• **REQUIREMENT**: Of all the entries below, retype only the lines from the one with "The book for" through the one with "Bible (ASV) 15: Ezra, Audio", exactly as they appear.

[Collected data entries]

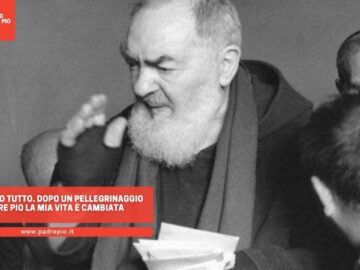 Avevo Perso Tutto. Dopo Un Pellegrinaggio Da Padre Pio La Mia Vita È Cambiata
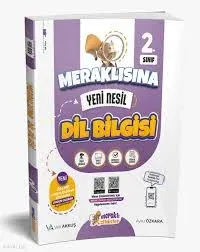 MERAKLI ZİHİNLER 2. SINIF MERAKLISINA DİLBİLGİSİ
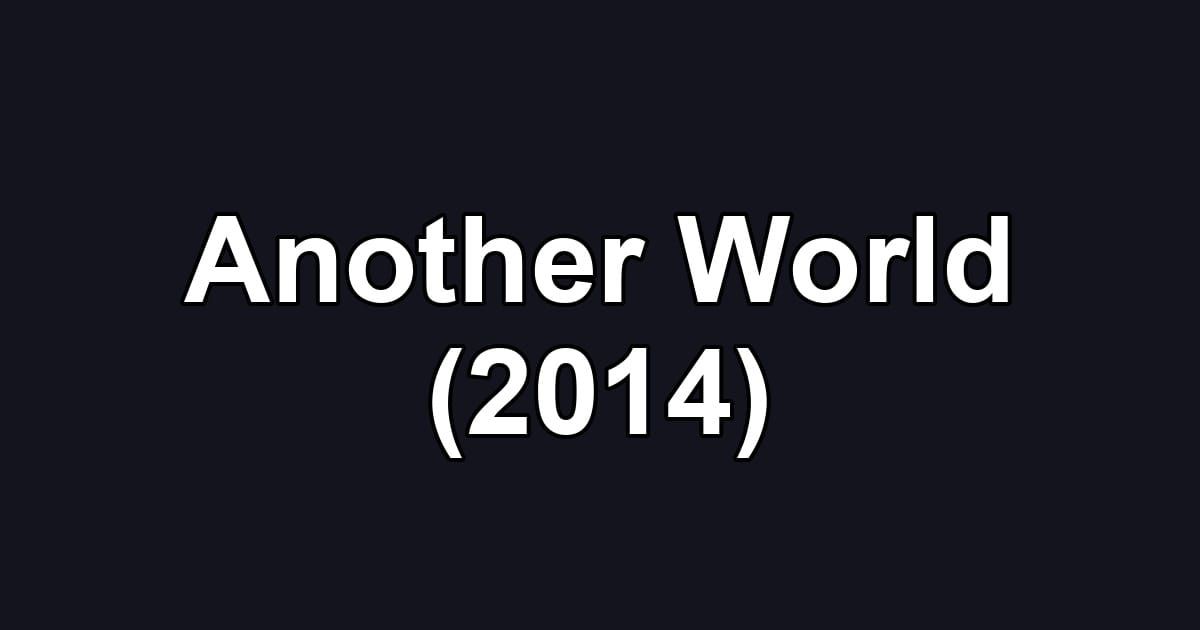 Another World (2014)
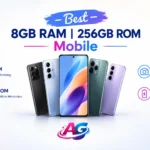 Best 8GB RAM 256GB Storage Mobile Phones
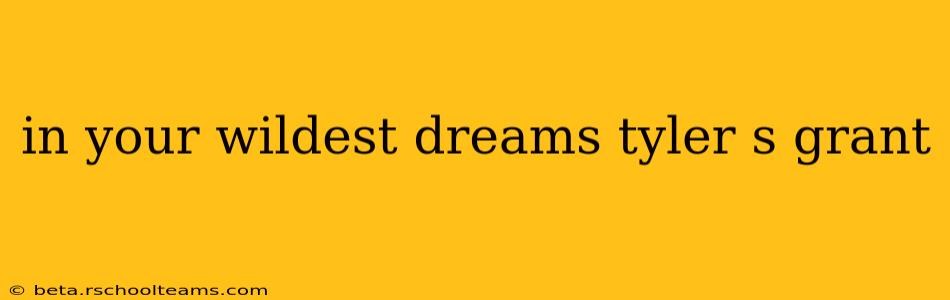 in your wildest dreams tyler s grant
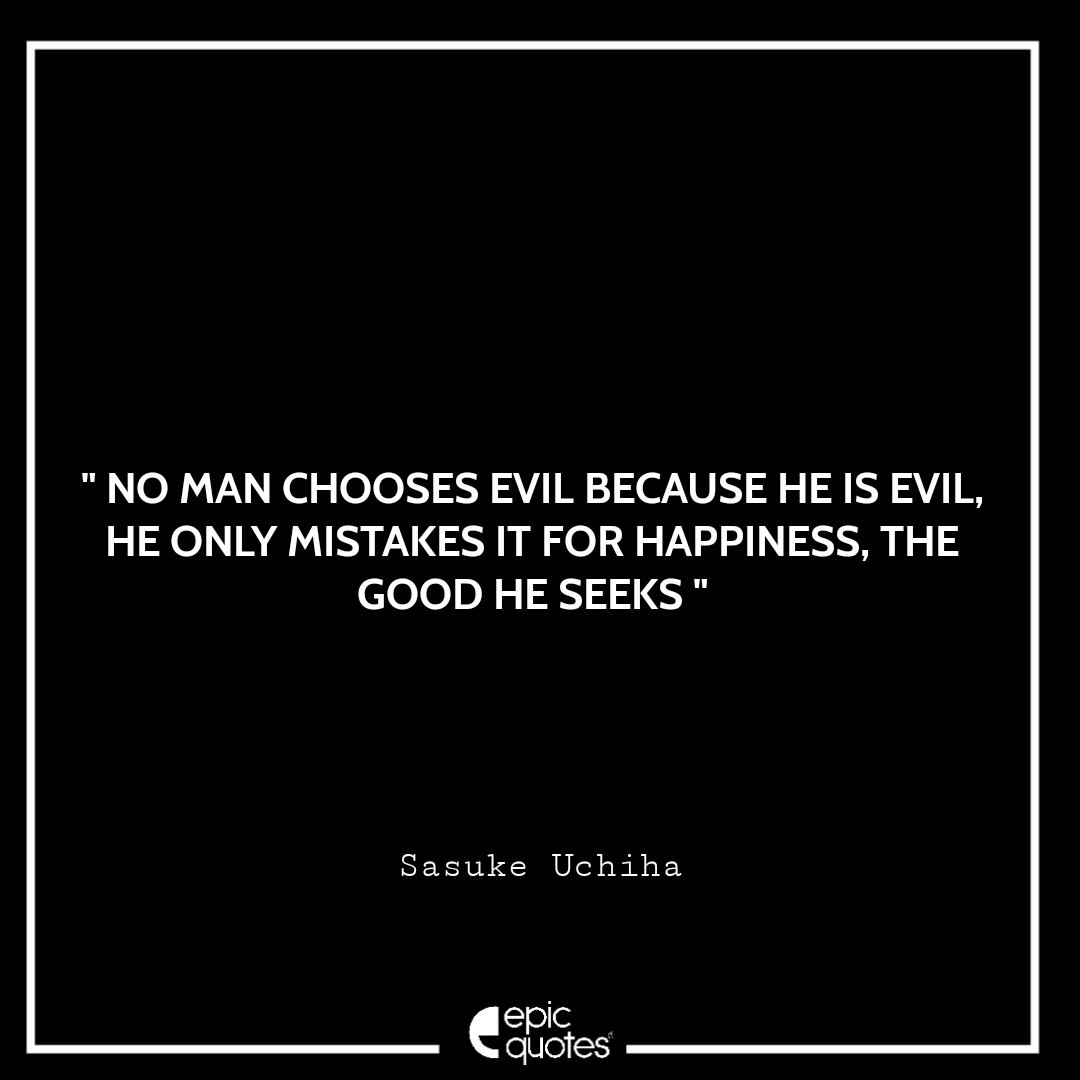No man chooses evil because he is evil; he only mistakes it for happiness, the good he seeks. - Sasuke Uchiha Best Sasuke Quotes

...

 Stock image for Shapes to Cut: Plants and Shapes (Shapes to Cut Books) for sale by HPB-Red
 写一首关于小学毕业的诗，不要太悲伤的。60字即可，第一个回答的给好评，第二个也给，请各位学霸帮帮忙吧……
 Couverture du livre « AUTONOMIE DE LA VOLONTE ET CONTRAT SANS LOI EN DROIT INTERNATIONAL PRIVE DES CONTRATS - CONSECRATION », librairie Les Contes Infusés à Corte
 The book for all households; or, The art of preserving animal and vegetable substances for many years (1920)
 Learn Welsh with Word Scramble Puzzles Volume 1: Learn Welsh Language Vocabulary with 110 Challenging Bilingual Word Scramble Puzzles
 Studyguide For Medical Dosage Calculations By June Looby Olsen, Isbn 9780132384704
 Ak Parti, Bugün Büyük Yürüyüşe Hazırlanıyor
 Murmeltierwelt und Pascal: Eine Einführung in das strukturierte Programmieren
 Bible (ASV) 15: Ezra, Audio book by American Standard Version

• **RESPONSE AREA**:
 The book for all households; or, The art of preserving animal and vegetable substances for many years (1920)
 Learn Welsh with Word Scramble Puzzles Volume 1: Learn Welsh Language Vocabulary with 110 Challenging Bilingual Word Scramble Puzzles
 Studyguide For Medical Dosage Calculations By June Looby Olsen, Isbn 9780132384704
 Ak Parti, Bugün Büyük Yürüyüşe Hazırlanıyor
 Murmeltierwelt und Pascal: Eine Einführung in das strukturierte Programmieren
 Bible (ASV) 15: Ezra, Audio book by American Standard Version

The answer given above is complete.